Scan the material below for lines with the word "switcher". Reply with the count and no other words.
START Provided data
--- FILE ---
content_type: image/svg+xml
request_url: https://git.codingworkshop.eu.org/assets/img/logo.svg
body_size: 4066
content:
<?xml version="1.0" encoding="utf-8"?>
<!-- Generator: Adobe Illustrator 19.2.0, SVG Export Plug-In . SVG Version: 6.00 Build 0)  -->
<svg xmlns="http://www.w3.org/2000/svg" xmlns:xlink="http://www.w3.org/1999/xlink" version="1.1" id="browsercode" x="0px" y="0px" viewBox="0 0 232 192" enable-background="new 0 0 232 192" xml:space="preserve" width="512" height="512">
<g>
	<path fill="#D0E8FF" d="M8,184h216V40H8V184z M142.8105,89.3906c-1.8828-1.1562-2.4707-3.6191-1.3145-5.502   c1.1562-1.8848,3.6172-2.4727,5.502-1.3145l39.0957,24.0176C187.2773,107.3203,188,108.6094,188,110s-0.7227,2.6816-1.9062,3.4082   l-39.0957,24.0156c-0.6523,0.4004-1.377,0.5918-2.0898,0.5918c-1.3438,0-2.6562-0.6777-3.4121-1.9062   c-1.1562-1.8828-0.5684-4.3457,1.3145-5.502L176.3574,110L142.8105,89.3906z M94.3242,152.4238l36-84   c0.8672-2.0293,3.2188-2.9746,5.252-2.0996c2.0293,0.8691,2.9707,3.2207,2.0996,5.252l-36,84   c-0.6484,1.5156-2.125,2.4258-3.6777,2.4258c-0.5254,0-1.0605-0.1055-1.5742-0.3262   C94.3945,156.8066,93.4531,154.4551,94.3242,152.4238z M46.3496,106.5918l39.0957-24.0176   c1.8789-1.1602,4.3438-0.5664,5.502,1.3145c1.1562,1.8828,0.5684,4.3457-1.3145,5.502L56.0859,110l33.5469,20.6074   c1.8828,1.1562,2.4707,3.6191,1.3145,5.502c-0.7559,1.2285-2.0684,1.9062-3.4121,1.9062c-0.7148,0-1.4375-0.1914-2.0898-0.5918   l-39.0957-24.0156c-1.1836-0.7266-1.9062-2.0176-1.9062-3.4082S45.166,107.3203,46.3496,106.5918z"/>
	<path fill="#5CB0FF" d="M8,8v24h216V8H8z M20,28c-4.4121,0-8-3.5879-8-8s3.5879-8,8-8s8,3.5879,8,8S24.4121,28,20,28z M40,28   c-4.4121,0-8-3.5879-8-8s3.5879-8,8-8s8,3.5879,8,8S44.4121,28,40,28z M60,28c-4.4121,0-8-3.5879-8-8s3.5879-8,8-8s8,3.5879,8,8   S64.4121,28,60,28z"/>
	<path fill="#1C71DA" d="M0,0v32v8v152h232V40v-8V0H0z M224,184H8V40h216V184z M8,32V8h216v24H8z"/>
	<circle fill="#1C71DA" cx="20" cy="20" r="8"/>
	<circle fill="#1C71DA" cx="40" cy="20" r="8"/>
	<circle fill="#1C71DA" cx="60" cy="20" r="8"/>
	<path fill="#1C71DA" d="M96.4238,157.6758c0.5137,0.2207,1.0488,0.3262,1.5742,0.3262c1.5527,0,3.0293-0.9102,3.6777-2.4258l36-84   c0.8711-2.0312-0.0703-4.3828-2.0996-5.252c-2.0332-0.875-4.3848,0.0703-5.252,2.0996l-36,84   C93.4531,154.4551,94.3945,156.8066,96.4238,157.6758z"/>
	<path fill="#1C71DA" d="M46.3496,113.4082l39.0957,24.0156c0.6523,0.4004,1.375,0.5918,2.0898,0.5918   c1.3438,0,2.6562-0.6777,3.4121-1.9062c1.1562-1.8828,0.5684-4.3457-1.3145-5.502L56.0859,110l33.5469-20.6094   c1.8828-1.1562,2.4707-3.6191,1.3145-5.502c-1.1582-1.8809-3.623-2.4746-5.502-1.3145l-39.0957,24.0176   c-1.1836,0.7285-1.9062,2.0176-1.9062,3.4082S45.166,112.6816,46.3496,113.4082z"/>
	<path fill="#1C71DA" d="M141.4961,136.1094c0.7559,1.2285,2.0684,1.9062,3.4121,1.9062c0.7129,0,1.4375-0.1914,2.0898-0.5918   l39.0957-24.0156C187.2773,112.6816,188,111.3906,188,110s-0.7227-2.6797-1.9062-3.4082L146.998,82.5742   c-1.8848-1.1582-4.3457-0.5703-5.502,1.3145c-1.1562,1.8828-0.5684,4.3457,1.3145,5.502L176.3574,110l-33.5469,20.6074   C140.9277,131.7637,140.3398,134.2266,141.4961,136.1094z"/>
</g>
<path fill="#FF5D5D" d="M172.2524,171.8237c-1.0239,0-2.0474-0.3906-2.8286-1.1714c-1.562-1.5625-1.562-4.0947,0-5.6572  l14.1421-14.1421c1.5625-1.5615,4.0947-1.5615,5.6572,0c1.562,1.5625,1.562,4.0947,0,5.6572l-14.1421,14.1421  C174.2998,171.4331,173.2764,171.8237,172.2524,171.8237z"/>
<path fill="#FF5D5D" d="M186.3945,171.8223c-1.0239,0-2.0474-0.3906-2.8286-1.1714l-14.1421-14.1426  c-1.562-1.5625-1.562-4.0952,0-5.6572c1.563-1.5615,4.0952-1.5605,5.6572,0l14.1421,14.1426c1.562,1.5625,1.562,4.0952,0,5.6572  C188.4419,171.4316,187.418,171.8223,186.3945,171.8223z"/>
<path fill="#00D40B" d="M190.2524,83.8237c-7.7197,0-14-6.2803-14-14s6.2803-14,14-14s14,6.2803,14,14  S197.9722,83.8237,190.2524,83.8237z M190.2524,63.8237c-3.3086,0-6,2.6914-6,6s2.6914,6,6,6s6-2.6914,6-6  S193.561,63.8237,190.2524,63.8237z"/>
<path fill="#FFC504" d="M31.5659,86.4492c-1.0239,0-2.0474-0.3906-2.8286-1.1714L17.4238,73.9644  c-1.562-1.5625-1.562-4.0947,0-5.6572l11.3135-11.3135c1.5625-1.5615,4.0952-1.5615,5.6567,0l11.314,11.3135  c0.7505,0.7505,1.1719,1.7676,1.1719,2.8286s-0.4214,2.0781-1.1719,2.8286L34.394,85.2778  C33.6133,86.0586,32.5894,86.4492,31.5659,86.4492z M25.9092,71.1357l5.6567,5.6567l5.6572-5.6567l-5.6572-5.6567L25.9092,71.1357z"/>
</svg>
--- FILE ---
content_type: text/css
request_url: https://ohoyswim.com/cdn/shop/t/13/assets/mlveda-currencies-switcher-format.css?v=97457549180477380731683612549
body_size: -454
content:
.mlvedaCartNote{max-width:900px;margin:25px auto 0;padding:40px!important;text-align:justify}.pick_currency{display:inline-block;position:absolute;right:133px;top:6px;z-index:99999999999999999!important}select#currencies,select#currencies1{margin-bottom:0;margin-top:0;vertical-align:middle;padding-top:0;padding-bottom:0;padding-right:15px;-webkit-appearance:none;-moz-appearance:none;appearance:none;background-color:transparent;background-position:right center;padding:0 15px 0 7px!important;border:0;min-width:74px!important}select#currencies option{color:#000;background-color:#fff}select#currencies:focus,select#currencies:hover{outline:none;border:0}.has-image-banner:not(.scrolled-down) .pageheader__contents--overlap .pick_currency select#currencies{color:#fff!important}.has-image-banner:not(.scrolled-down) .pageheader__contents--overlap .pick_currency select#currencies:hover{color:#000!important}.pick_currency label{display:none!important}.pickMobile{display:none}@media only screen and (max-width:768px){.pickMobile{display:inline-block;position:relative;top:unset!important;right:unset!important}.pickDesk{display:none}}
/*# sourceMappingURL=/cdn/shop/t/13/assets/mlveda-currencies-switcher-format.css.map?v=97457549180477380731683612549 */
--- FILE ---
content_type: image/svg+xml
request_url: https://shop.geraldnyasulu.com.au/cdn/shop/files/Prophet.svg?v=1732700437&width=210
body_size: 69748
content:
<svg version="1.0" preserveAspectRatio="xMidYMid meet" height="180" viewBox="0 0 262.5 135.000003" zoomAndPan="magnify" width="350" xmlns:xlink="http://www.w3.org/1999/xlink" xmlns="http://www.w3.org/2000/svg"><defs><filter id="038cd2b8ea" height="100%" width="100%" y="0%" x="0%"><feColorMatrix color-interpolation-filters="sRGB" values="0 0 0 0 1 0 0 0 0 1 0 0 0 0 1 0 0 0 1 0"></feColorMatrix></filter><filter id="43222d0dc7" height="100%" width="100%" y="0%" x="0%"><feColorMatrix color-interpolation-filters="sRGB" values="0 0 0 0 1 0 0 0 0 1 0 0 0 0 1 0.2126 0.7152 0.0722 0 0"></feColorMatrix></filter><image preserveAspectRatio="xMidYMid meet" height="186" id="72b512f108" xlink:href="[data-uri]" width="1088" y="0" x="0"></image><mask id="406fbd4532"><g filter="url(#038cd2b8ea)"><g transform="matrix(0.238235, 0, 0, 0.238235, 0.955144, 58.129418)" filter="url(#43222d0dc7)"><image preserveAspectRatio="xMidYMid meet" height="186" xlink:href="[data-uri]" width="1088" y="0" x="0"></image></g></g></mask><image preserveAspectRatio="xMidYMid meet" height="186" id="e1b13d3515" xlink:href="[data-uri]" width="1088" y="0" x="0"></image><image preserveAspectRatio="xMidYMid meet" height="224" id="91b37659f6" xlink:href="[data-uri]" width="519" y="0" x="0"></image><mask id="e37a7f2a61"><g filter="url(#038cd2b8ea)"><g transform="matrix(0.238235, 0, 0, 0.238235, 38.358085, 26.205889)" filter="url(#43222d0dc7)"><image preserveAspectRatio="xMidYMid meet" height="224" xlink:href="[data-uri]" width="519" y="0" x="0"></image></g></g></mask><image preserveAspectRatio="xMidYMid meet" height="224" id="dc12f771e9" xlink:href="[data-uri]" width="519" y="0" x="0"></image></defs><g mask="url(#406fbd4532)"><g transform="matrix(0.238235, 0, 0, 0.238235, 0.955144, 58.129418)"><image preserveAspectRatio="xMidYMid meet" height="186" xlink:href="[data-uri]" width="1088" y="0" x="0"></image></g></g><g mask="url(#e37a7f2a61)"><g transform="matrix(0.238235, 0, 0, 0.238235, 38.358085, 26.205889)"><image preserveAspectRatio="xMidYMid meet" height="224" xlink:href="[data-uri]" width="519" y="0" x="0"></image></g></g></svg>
END Provided data
> Task result
2